If It’s Not One Thing…
Yesterday–a chilly Sunday morning so windy and rainy I didn’t bother taking an umbrella–it would have been blown inside-out when opened up on the hill outside Huffville Church.
Rounding one of the many blind curves toward home just before the rains swept up from the piedmont of North Carolina to give us yet another soaking, I come upon a free-ranging cow and calf sauntering ahead of me in the middle of the road, reluctantly moving over finally to let me pass.
It dawned on me where they most likely belonged–to a new neighbor that recently moved into the farmhouse on our road that sat vacant for more than a year. They have horses, too, and the fence is good enough for horses–but apparently not for cows.
Not ten minutes after I got in the house, momma and baby were in the yard eating grass (and making deposits) near the Here’s Home sign. Even though I closed the curtains to prevent it, the dog spotted our bovine visitors and all heck broke loose.
Tsuga quieted down a bit after the cows went out of sight for him, though I watched them through the window at my desk as they grazed the entire edge of the pasture and finally disappeared beyond the end of the valley.
I didn’t know how to get in touch with the animals’ owner (we know first names only) and decided NOT to try to herd them back a mile up the road and back inside their obviously defective fence.

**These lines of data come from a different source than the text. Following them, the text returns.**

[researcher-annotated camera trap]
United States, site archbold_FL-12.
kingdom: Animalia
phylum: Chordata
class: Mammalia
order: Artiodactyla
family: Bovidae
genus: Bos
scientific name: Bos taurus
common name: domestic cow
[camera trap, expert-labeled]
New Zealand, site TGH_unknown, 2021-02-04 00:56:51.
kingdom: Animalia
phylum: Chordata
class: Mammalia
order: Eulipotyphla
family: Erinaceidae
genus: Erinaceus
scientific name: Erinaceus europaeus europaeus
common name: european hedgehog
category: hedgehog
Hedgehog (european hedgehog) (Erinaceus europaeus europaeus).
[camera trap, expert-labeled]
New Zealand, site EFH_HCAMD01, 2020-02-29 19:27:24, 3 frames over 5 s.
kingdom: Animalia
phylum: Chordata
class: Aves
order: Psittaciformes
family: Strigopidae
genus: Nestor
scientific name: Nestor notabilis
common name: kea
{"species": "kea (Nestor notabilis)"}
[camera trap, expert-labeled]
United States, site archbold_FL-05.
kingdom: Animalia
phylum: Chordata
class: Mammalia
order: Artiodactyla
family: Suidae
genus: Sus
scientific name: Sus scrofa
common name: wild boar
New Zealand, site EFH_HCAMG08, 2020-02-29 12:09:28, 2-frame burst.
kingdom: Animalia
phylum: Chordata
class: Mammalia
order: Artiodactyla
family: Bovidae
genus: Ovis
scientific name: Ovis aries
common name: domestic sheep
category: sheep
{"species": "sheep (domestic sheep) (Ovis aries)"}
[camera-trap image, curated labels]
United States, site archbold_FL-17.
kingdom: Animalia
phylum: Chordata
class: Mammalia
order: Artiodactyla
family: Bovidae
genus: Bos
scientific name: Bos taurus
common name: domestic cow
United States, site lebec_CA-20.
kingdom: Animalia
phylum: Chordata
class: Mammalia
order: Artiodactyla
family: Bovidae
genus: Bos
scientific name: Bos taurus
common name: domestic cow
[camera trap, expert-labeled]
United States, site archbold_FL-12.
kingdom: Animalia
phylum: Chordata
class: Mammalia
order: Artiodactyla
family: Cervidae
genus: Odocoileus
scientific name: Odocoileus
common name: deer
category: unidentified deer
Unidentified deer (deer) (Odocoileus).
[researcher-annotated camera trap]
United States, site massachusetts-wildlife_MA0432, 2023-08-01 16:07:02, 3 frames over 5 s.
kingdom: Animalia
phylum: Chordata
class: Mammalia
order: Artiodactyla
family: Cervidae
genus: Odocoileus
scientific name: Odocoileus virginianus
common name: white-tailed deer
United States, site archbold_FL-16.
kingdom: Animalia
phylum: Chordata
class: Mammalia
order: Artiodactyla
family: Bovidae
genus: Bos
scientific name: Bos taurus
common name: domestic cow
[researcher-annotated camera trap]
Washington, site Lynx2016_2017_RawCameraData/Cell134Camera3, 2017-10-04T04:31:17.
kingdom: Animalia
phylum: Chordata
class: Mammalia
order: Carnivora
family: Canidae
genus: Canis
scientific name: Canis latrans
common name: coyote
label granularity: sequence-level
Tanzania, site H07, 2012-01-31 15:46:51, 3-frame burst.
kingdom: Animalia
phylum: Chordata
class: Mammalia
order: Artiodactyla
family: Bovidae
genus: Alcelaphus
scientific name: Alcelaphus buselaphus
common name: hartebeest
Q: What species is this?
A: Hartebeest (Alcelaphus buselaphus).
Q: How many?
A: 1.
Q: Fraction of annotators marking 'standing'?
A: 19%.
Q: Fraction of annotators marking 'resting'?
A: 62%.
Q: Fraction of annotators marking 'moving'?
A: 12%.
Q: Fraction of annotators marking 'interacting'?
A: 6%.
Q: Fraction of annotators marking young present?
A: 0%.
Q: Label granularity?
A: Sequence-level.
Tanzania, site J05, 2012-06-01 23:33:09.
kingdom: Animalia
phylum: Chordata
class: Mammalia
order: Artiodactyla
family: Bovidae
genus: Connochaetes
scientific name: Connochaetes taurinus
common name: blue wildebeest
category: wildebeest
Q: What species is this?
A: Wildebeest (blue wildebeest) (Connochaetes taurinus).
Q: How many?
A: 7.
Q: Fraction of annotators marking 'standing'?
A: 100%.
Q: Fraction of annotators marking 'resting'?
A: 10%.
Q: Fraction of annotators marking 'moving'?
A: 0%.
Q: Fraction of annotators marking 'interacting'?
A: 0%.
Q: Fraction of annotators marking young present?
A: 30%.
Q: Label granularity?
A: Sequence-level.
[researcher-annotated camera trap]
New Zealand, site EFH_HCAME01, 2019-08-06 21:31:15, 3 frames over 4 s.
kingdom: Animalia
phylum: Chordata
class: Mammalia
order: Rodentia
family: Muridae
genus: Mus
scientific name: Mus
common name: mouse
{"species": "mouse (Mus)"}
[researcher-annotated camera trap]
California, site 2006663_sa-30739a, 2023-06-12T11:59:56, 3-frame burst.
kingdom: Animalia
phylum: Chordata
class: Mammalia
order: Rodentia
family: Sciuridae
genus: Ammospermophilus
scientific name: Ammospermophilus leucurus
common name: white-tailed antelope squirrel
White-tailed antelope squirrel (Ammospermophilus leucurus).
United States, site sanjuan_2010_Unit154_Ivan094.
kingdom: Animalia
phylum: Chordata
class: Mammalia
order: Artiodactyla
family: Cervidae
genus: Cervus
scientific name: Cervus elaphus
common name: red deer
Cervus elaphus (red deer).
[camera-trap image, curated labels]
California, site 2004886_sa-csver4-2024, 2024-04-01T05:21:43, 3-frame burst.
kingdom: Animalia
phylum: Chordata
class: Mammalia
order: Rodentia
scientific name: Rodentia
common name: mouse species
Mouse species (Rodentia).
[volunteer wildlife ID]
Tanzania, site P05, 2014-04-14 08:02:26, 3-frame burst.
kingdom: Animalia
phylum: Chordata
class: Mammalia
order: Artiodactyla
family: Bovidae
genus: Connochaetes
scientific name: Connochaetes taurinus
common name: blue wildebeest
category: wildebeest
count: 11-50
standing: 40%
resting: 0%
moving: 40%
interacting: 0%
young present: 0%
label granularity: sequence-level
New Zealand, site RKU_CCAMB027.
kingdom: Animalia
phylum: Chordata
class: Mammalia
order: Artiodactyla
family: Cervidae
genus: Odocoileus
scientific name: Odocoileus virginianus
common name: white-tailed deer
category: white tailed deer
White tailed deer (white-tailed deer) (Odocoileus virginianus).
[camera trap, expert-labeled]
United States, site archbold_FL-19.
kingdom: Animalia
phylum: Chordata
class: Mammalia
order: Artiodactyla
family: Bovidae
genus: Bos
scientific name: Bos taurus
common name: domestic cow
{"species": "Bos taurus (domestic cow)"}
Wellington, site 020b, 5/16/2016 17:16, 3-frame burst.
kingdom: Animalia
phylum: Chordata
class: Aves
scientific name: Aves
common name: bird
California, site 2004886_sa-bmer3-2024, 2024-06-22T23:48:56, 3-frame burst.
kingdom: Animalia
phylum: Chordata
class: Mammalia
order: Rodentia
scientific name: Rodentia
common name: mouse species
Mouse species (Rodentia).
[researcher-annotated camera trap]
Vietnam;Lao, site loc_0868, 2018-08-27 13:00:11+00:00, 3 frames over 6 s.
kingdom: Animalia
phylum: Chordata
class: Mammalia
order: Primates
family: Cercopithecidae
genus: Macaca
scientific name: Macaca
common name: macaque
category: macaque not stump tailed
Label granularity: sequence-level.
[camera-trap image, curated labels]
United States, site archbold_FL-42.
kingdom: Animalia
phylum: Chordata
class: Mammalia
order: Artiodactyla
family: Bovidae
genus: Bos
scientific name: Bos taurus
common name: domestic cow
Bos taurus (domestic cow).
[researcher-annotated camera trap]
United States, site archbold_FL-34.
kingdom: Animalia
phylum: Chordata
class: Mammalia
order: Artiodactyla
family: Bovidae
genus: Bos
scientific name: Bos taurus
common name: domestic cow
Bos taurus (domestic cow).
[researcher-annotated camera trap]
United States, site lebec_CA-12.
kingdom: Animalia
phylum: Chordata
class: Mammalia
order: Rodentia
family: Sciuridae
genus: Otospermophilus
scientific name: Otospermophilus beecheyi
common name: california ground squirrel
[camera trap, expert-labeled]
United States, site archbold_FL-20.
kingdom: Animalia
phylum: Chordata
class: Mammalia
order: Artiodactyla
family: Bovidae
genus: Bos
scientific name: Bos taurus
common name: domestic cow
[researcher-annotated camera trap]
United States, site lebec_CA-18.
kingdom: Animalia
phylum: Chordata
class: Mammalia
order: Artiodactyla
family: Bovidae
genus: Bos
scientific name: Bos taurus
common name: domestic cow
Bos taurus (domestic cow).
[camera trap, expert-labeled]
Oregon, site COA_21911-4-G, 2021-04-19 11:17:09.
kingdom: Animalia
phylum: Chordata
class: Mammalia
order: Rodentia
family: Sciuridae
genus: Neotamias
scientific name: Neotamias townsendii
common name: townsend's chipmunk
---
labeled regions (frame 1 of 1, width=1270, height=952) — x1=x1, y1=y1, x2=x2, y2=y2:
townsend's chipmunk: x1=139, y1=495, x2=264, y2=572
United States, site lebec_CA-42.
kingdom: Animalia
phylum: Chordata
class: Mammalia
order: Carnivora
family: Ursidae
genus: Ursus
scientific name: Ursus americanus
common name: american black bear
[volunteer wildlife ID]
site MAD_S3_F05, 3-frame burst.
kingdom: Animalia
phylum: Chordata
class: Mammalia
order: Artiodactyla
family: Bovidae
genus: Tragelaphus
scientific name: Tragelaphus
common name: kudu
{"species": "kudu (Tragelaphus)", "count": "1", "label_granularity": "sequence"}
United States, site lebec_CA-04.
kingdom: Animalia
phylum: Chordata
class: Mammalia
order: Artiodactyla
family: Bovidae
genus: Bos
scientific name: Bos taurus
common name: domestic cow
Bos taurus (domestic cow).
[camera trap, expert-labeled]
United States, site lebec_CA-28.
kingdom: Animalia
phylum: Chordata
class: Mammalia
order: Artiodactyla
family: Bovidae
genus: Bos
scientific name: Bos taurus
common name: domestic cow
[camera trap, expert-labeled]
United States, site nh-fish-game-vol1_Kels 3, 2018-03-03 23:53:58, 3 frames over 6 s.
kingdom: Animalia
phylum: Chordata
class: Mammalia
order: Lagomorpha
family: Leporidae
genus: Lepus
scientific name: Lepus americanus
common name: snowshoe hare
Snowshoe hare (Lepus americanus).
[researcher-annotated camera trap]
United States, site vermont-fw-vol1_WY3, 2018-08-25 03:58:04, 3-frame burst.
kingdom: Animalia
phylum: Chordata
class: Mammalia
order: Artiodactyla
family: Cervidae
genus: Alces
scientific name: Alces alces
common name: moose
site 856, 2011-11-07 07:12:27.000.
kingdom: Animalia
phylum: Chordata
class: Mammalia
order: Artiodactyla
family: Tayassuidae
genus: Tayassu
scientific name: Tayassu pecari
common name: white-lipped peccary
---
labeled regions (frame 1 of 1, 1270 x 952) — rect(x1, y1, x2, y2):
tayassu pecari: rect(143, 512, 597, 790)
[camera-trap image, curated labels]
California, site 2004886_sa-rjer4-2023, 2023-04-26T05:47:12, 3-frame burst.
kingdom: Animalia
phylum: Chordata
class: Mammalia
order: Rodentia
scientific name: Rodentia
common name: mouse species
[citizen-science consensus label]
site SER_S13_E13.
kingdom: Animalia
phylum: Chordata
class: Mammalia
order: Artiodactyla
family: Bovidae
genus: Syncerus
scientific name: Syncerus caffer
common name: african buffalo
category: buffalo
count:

Half an hour later, as I tried to take a ten-minute nap, the dog went crazy (again) at the sound of several hounds ranging in the wet woods of our ridge. From the front porch, I fired the .22 a time or two into the creek bank and the dogs moved on. (They reappeared acoustically about an hour after we went to bed last night. Now who do THEY belong to and why does the owner let his dogs run wild?)
Another half hour–about 1:00–and the storms started in earnest, wave upon wave of thunder and lightning, and the dog (yet again) goes bonkers. The older he gets the more terrified of storms he seems to become. He was determined he was coming up into my lap, all 90 pounds of him, no matter where I tried to settle.
He also for the first time in the past month has taken to running up the steps when he’s upset–the upstairs a forbidden area–and we’ll have to get a childproof expanding fence to go across the bottom of the stairs.
And finally at the end of a frazzled day, as Ann got home from work and started on dinner at dusk, we are startled by a knock on the back door–something that always means something more than a neighborly visit. Neighbors generally call first or honk or holler from the driveway to hullo us as a polite warning. Maybe this was the cow’s owner, come looking, we both thought.
No. A very wet stranger stood dripping in the door, his truck he said was a half mile up the road over the edge with only one tree stopping it from ending up on its top.
Like many of our door-knockers, this one also enjoyed high ethanol content and correspondingly altered reflexes. We called a wrecker, gave him some hot chocolate and temporary use of my jacket and stood him by the wall space heater to warm up.
After a half hour of manufactured conversation, I deposited him back up on the road to await the wrecker folk who said they’d be right there. Ann and I never saw the disabled truck (that was heading this direction when it was spirited off the road) or the wrecker go by, so don’t know how that story ended. Maybe it hasn’t, yet.
I’m through whining for now. And I’m hoping the dog will have a more peaceful day.
Update 8 a.m. : as daylight comes to Goose Creek (and I haven’t told the dog yet) I see we have two black and white hooved animals grazing contentedly in our pasture. They seem quite at home. Should anyone come looking, you can’t miss ’em. If not, we have two large pets until the grass dies back in November.